To do: Starting at the line below that contains "Descargar Libro El" and ending at the line that contains "Stairway to Heaven: you've", retype each line exactly as it stands, but omit the pictures.
┌─ Material supplied
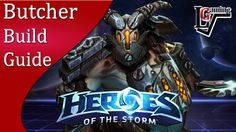 Heroes of the Storm - Butcher Build Guide (Gameplay)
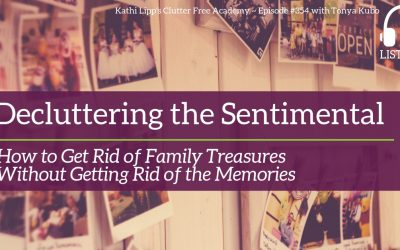 #354 Decluttering the Sentimental – How to get Rid of Family Treasures without Getting Rid of the Memories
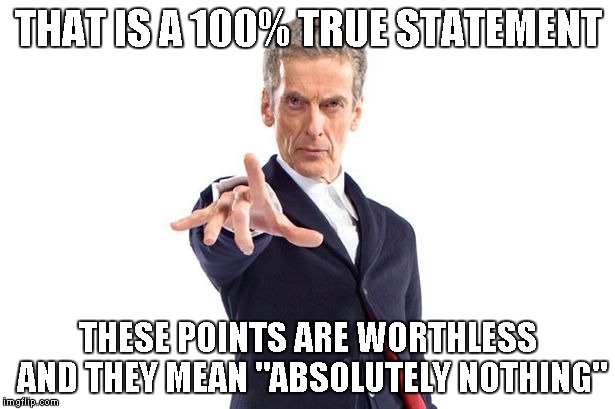 "Dr Who | THAT IS A 100% TRUE STATEMENT THESE POINTS ARE WORTHLESS AND THEY MEAN ""ABSOLUTELY NOTHING"" 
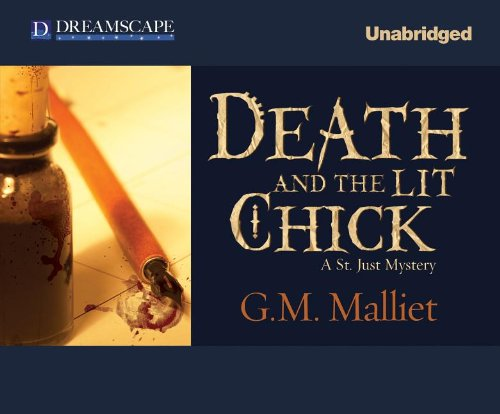 Death and the Lit Chick: A St. Just Mystery (Compact Disc): G.M. Malliet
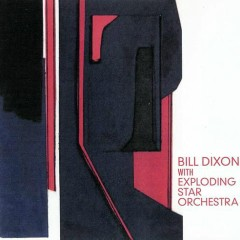 With Exploding Star Orchestra - Bill Dixon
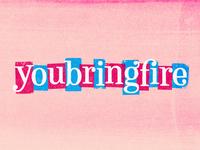 youbringfire_05
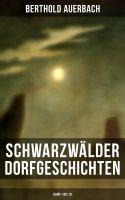 Schwarzwälder Dorfgeschichten (Vollständige Ausgabe - Band 1 bis 10)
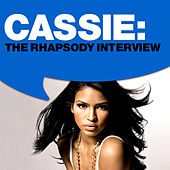 Cassie: The Rhapsody Interview by Cassie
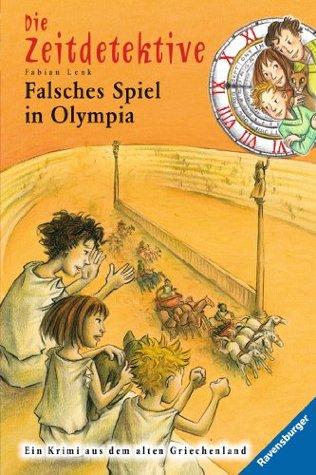 Die Zeitdetektive 10: Falsches Spiel in Olympia Fabian Lenk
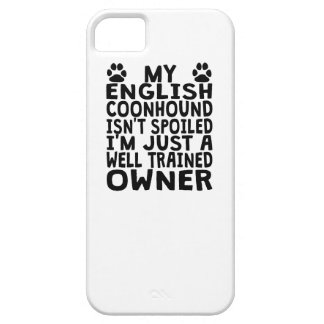 Well Trained English Coonhound Owner iPhone 5 Case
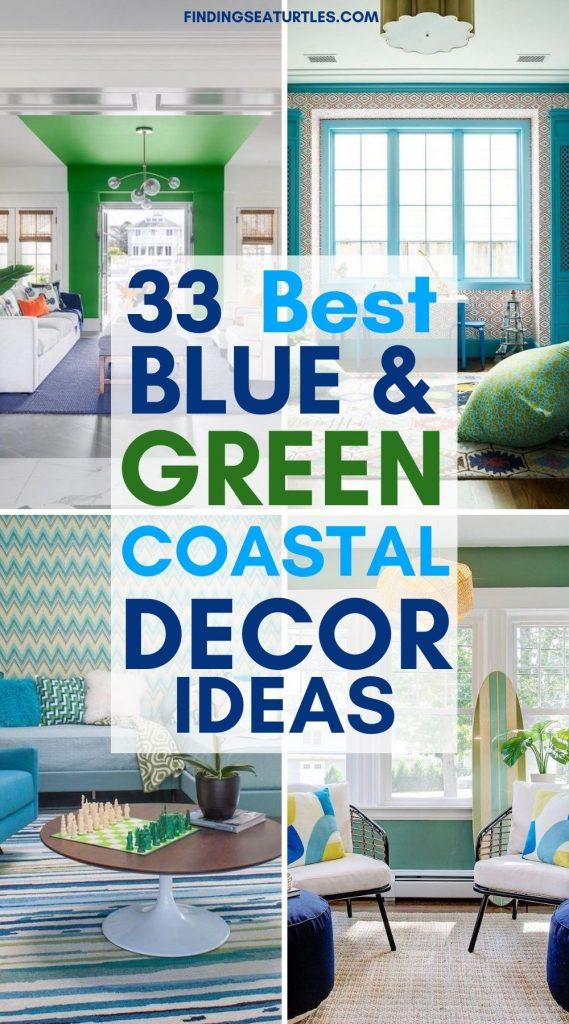 33 Best Blue Green Coastal Rooms #BlueGreenRooms #BlueGreenInteriors #Coastal #CoastalHomeDecor #HomeDecor #LivingRoomDecor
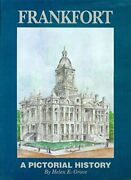 Frankfort Indiana A Pictorial History By Helen E. Grove - Hardcover Mint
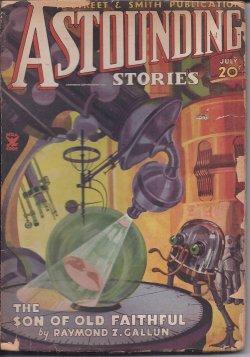 ASTOUNDING Stories: July 1935: Astounding (Raymond Z. Gallun; Warner Van Lorne; Clyde C. Campbell -...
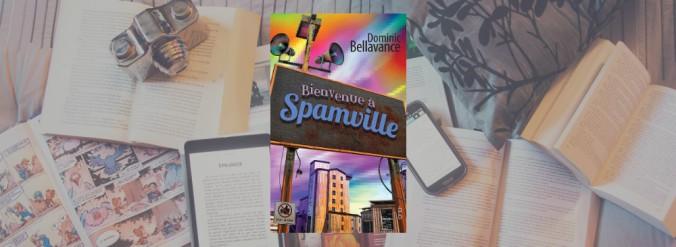 Couverture du livre Bienvenue à Spamville de Dominic Bellavance.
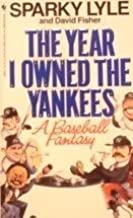 The Year I Owned the Yankees by Sparky Lyle (1991-03-01)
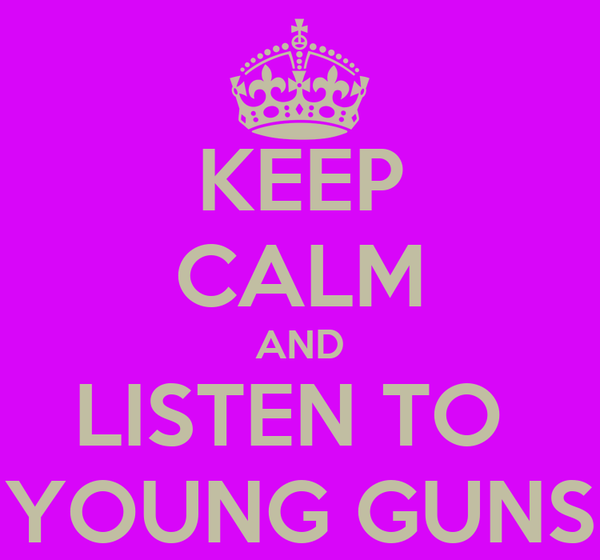 KEEP CALM AND LISTEN TO  YOUNG GUNS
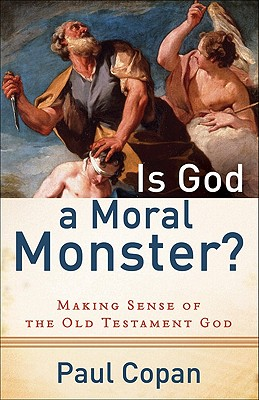 Is God a Moral Monster?: Making Sense of the Old Testament God, Paul Copan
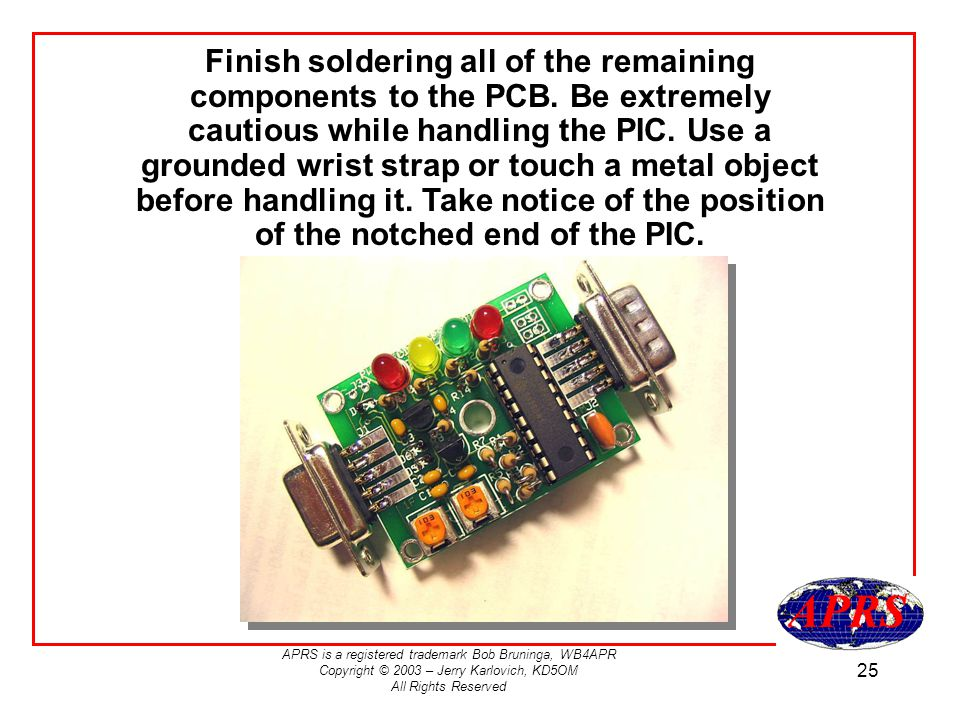 APRS is a registered trademark Bob Bruninga, WB4APR Copyright © 2003 – Jerry Karlovich, KD5OM All Rights Reserved 25 Finish soldering all of the remaining components to the PCB.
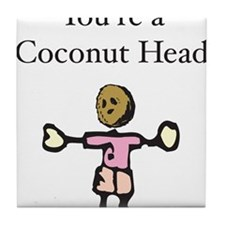 You're a Coconut Head Tile Coaster
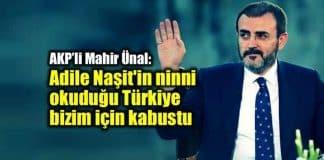 AKP Mahir Ünal: Adile Naşit'in ninni okuduğu Türkiye bizim için kabustu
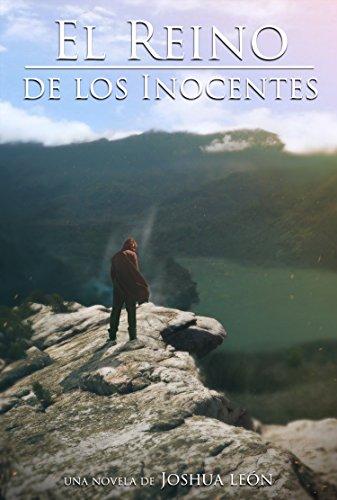Descargar Libro El Reino De Los Inocentes Joshua León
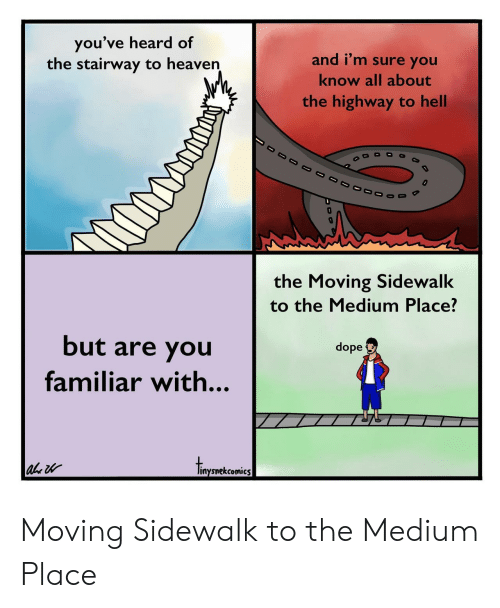 Stairway to Heaven: you've heard of  the stairway to heaven  and i'm sure you  know all about  the highway to hell  the Moving Sidewalk  to the Medium Place?  but are you  familiar with...  dope  inysnekcomics Moving Sidewalk to the Medium Place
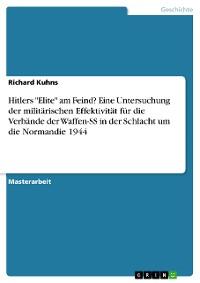 """Cover Hitlers """"Elite"""" am Feind? Eine Untersuchung der militärischen Effektivität für die Verbände der Waffen-SS in der Schlacht um die Normandie 1944"""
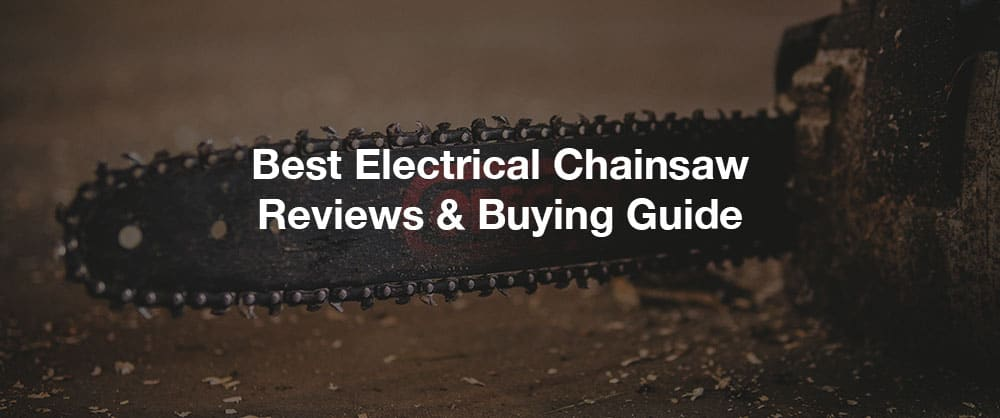 best-electrical-chainsaw-review-buying-guide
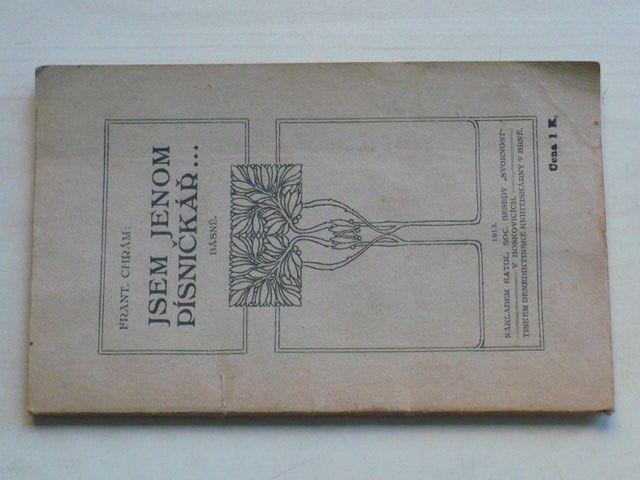 Chrám - Jsem jenom písničkář... (1913)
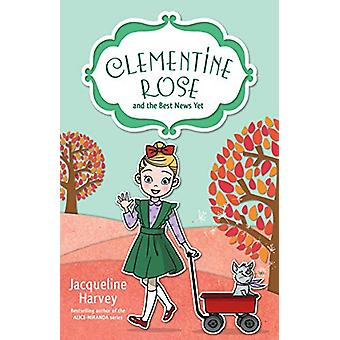 Clementine Rose and the Best News Yet 15 by Jacqueline Harvey - 97801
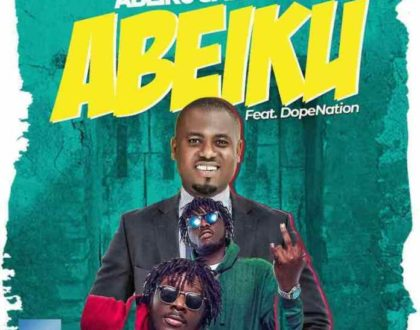Abeiku Santana ft. DopeNation – Abeiku (Prod. by B2)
└─
Written reply:
Descargar Libro El Reino De Los Inocentes Joshua León
 Stairway to Heaven: you've heard of  the stairway to heaven  and i'm sure you  know all about  the highway to hell  the Moving Sidewalk  to the Medium Place?  but are you  familiar with...  dope  inysnekcomics Moving Sidewalk to the Medium Place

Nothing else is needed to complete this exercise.